I knew exactly what he was thinking. I was inside his head, tapping him. He was thinking in crude and graphic terms about taking the girl back to the motel with him. He didn't have much imagination.
"Come off it," said Manny. "She's just a kid."
"I know it, I know it." Bobby made a show of licking his lips. "Around here she's legal."
"Christ, you ought to be ashamed of yourself. You got a daughter that age."
"My daughter isn't bad for her age. You should try her sometimes."
"I already did. She's almost as good as your wife."
That was the level of the conversation. We sat at the table with the shrimp and the beer until after midnight, then we drove around until it was time to set up the meet. Bobby and Manny had been working on it for over a month, trying to make a buy from an organization that was flooding the lower parishes with quality coke. They were working without the local law, which Manny thought might be leaky. Bobby was working undercover, and it had taken him the month to set up the first buy. The buy was a teaser with no one due to get busted. If it went down smoothly then Bobby moved up the line to the next supplier, step-by-step, until they got to the people who were worth taking down. The meeting was one-on-one, only one of them with the merchandise and Bobby by himself with the satchel in the parking lot of the 7-Eleven at two in the morning. Manny would be there on a roof to back him up, and I would be there because Bobby couldn't wear a wire.
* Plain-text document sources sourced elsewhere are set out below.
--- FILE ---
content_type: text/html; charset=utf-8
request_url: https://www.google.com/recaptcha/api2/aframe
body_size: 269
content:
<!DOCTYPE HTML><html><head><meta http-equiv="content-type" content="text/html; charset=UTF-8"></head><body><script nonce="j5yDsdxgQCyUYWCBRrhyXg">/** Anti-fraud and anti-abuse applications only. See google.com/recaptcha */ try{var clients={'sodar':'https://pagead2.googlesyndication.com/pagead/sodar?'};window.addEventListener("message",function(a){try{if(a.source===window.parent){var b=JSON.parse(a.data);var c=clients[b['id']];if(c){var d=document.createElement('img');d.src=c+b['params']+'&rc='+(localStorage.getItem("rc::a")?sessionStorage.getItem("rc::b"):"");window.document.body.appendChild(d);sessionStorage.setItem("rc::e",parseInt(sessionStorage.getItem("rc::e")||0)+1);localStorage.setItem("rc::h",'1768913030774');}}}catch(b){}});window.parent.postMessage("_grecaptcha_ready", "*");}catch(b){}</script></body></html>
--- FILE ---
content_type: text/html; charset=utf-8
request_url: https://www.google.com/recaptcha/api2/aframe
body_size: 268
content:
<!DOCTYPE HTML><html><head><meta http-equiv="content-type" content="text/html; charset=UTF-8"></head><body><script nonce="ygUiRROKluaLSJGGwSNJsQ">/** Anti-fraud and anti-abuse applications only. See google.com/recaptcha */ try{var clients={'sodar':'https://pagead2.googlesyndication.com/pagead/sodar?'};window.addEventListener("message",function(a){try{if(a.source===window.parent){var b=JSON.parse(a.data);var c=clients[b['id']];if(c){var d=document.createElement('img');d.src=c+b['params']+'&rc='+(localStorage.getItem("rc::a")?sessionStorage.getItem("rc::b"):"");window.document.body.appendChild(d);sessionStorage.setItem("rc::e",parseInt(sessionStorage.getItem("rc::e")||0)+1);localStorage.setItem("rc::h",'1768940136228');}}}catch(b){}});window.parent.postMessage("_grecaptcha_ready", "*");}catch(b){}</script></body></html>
The trouble is television, too many drug agents wear wires. Well, the bad guys watch television, too, and now every time a major buy goes down the buyer gets a skin search. So it takes some balls to wear a wire these days, but there are times when it has to be done, mostly when recorded evidence is needed. That wasn't the case here. No one was getting busted, and the only need for a wire was to make sure that Bobby didn't get himself iced. He'd be sitting out in the open with a satchel full of cash, dealing with people he didn't know, and there had to be a way for him to call in the Marines. A wire back to Manny on the roof would have given him the protection, but they couldn't use a wire and so they had to use me. I do it without wires.
We split up at one o'clock. Manny and I left the car a half mile from the 7-Eleven, and Bobby went on alone, the satchel on the seat beside him. Manny and I went overland, down the embankment at the side of the road, and along a series of gullies, the sawtooth grass tearing at our ankles and knees. I was empty-handed, but Manny had his weapon in a gun bag over his shoulder. It was a sniper's rifle, a Dragunov with a telescopic sight. It wasn't heavy, but it was bulky, and it made the going difficult for him. The gullies were wet with runoff water, filled with slick rocks, and every time that Manny slipped he cursed softly.
We came out of the gully in back of the 7-Eleven, and climbed the emergency ladder up to the roof. The roof was flat and tarred, and with a waist-high façade at the front that gave plenty of cover. The parking lot below was dark and almost deserted. Only Bobby's car was there, parked directly in front of the store. I had picked the spot for him. My maximum range is one hundred and fifty feet, and the car was well within it. Manny set up the Dragunov on its tripod, zeroed it in on the driver's side of Bobby's car, and we settled in to wait.
I tuned into Bobby's head. Sitting down there in the car, staring out into the night, he was still thinking about that kid in the shrimp joint. He had her twisted into an impossible position. Or maybe it was possible, but not for anybody I knew. I told Manny, and he laughed.
"Bobby is okay," he said. "It's just that he's still growing up."